Two years ago, on a whim, I’d started a YouTube channel for no other reason than I wanted to share my experiences working as a stripper and because I wanted some kind of creative outlet. I hadn’t expected to make a cent from it, but I’d done it right because that’s just how I worked. I took an online course on filming, branding and editing. I spent a small fortune on a fancy camera and lighting then arranged an aesthetically pleasing background that suited my ‘brand’: a neon sign of a naked woman’s outline dancing on a pole, a bookcase full of steamy, feminist romance books and a rack of the outfits I wore on stage.

I filmed ten videos before uploading a single one. Then I created a schedule and truly started.

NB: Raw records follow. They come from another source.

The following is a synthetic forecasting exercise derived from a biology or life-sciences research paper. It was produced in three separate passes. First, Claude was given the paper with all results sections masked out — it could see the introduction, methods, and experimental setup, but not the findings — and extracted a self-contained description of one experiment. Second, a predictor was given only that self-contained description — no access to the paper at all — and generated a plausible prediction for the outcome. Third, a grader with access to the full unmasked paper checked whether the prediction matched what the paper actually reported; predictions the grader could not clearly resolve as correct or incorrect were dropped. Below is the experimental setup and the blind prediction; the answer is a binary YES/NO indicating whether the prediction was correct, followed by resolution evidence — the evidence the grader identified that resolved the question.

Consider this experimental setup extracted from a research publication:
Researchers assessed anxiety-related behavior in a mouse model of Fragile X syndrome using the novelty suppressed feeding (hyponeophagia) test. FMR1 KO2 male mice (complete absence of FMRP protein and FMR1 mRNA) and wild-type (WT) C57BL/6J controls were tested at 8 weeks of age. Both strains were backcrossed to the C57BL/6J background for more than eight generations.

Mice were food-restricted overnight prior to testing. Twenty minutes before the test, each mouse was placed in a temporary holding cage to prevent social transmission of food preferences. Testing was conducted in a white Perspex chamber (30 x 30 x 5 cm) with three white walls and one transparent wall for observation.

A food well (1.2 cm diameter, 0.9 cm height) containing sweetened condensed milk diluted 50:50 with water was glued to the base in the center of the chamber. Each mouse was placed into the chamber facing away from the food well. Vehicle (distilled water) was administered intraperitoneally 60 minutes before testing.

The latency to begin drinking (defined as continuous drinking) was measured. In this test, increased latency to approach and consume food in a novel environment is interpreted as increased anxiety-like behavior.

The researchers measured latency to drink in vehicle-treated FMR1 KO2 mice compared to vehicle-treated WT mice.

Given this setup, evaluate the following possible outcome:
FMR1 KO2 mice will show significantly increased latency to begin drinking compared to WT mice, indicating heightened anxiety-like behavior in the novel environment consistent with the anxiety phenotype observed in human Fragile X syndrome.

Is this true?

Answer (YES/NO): YES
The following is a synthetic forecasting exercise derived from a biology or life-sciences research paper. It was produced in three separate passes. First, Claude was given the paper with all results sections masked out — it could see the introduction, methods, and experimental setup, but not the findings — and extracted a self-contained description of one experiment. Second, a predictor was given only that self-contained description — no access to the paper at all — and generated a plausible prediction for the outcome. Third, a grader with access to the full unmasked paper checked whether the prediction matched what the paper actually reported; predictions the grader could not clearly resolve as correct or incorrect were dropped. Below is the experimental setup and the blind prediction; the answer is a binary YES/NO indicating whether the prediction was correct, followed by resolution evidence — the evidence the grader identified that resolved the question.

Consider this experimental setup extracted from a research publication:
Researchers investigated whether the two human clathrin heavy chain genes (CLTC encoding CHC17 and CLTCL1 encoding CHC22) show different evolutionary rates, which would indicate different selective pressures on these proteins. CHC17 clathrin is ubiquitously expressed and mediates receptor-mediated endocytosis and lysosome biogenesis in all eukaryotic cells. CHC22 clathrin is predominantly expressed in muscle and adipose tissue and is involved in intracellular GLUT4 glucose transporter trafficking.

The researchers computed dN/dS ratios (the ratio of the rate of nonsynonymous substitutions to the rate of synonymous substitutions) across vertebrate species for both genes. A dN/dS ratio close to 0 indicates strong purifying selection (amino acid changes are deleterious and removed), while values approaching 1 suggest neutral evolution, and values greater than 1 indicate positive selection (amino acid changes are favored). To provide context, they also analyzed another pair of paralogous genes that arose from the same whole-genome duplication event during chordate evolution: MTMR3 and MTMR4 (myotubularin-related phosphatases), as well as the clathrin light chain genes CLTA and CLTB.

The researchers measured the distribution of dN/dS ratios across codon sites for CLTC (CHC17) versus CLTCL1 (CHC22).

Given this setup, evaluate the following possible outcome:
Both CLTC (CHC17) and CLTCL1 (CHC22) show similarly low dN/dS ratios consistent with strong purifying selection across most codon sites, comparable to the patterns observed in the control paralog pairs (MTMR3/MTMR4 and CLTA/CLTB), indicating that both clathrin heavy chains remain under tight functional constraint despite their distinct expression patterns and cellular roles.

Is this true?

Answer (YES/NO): NO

I talked about my favorite makeup that lasted through the night. How to get the perfect bikini line shave. My favorite perfumes. How stripping on my period always got me the most tips, because despite what they said about the act of menstruation being dirty and forbidden, some carnal part of them loved the fucking smell of blood against expensive perfume.

The title of my channel was ‘Stripping Stripped.’

I had five thousand subscribers my first month, ten the month later. Now I was at almost half a million. I made good money off my videos. Uploading one every Wednesday, without fail, I earned thousands a month without any sponsorship. I talked a lot about sex, taking care of intimate parts of your body, how to be safe in the industry. I also did interviews with sex workers, cam girls and porn stars. So yeah, I was doing pretty fucking well.

I was proud of myself. I came from nothing, wasn’t educated enough to go to college and I was full of emotional holes, so I used what I had. Now I earned more in a year than most fucking doctors. My car was paid off, and I bought my house with a fifty percent deposit. I invested in cryptocurrency because I knew that my body would inevitably start to sag, then I wouldn’t be able to strip any longer. Or before that happened I wouldn’t want to strip any longer. And eventually, I wouldn’t be hot anymore, my subscribers would get bored with me or I’d get tired of doing videos around the same time my body started to sag.